What has happened in these developed nations is that the few “inalienable rights” have been granted to the privileged and these have used the state not to guarantee the rights of all people but to submit all people to their rights. The State should never allow anyone to trespass anyone else’s human rights. If the state never allows for human rights to be trespassed, all other “rights” cannot be threatening to any human being. The State is responsible for guaranteeing the laws and in nations in which the laws have been so manipulated to act against the people, it is not surprising that the people are running towards cults to look for protection only to find that Cults are the epitomy of the same abuse, not only on their physical capacity to work but on their spiritual freedom to be. It is the possibility of physical survival what is threatened by the social status quo but it is the possibility of human survival what is threatened in cults and both are working parallel to each other in present society. The ingredients of today’s cults were taken from the developed nation’s status quo.

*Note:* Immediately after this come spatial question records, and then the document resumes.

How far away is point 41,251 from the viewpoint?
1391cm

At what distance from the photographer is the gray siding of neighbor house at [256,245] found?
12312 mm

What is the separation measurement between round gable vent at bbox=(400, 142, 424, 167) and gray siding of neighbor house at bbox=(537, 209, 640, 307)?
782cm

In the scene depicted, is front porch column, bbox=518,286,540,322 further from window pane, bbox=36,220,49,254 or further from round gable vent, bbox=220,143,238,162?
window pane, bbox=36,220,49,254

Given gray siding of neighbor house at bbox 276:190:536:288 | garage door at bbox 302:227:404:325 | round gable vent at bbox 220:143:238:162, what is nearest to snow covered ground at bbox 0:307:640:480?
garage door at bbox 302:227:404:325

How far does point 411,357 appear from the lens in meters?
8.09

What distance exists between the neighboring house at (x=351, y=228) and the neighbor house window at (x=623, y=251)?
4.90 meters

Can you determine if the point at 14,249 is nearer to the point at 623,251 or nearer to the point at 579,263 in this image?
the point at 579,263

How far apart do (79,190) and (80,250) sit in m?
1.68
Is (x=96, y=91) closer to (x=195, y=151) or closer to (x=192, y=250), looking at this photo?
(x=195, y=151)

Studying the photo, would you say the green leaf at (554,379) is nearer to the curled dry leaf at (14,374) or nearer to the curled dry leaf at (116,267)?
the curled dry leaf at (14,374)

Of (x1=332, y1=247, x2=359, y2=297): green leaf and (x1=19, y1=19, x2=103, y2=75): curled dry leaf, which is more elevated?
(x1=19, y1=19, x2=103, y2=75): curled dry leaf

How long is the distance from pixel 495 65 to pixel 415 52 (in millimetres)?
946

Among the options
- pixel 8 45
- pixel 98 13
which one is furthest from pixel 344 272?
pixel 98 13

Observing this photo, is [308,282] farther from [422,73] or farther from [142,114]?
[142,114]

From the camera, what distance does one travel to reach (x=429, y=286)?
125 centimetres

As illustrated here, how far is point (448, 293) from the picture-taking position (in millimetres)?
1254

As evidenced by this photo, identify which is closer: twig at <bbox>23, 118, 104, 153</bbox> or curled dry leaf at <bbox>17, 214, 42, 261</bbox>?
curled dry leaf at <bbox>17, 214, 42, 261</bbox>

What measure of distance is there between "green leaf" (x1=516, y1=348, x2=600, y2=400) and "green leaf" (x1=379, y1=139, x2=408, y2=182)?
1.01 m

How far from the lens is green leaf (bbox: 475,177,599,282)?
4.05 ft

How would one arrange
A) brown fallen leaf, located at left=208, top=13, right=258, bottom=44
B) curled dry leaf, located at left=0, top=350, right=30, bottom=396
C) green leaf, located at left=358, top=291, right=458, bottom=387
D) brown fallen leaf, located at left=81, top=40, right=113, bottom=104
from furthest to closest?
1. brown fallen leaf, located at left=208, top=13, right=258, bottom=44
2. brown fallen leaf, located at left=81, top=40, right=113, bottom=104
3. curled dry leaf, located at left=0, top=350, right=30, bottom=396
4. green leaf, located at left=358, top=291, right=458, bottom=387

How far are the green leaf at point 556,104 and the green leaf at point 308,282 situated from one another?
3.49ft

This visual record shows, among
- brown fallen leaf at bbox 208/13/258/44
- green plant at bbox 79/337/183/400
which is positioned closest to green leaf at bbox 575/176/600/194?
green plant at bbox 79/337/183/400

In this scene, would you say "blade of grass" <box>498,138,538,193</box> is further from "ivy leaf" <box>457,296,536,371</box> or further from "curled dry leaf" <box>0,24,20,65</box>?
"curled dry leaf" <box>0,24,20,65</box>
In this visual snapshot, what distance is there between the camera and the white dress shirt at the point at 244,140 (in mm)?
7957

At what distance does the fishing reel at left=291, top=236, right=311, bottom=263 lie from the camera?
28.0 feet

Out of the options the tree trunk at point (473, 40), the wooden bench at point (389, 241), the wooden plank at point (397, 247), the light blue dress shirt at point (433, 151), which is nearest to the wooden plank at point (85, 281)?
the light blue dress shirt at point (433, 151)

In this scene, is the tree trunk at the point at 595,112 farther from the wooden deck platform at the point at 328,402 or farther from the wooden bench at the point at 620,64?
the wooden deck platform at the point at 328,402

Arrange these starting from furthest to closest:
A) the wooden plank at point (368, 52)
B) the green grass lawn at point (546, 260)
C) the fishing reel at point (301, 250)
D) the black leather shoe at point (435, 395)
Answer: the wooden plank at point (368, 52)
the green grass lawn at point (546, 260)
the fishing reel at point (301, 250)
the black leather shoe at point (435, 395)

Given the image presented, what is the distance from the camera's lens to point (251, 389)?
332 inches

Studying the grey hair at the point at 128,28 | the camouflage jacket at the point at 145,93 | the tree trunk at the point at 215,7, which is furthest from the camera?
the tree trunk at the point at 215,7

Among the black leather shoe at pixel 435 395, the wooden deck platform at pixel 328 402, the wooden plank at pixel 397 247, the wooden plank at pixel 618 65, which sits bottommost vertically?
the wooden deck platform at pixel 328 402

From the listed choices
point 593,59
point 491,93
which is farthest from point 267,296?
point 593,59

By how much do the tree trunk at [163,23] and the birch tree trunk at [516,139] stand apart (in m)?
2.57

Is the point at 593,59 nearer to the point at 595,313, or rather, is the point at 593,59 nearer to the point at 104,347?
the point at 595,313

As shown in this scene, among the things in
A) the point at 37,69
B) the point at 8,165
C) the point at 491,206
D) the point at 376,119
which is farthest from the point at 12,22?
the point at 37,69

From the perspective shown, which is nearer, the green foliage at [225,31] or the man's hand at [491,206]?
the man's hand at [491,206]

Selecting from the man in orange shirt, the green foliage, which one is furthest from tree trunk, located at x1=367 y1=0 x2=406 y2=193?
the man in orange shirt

When we look at a statement like this one:
“The secret of justice in love is the annulment of all rights, to which love mutely points”
we must be extremely careful about the context it is talking about and for all I know, J. Butler actually has a similar understanding in the rest of her book that I don’t have access to at the moment.

It is statements like this one what are being used against the masses of people to pretend that they do not counteract the tremendous injustices and absurdities of the present status quo and look for all forms of self-healing to bear the abominable social conditions.

Laws exist to protect the majority from the immorality of the few and when the immoral majority or few take the reigns of the laws and use them to justify each and all their inhumanity, humanity has entered a cancerigenous process that promises inhumanity to reign. Real democracy is NOT the rule of the majority over the few, real democracy is the rule of human laws over ALL and anyone who acts against anyone else’s humanity is a criminal.

Rights can be “annulled” when human love is the law, but promulgating such annullement when inhumanity reigns, is carte blanche for that inhumanity.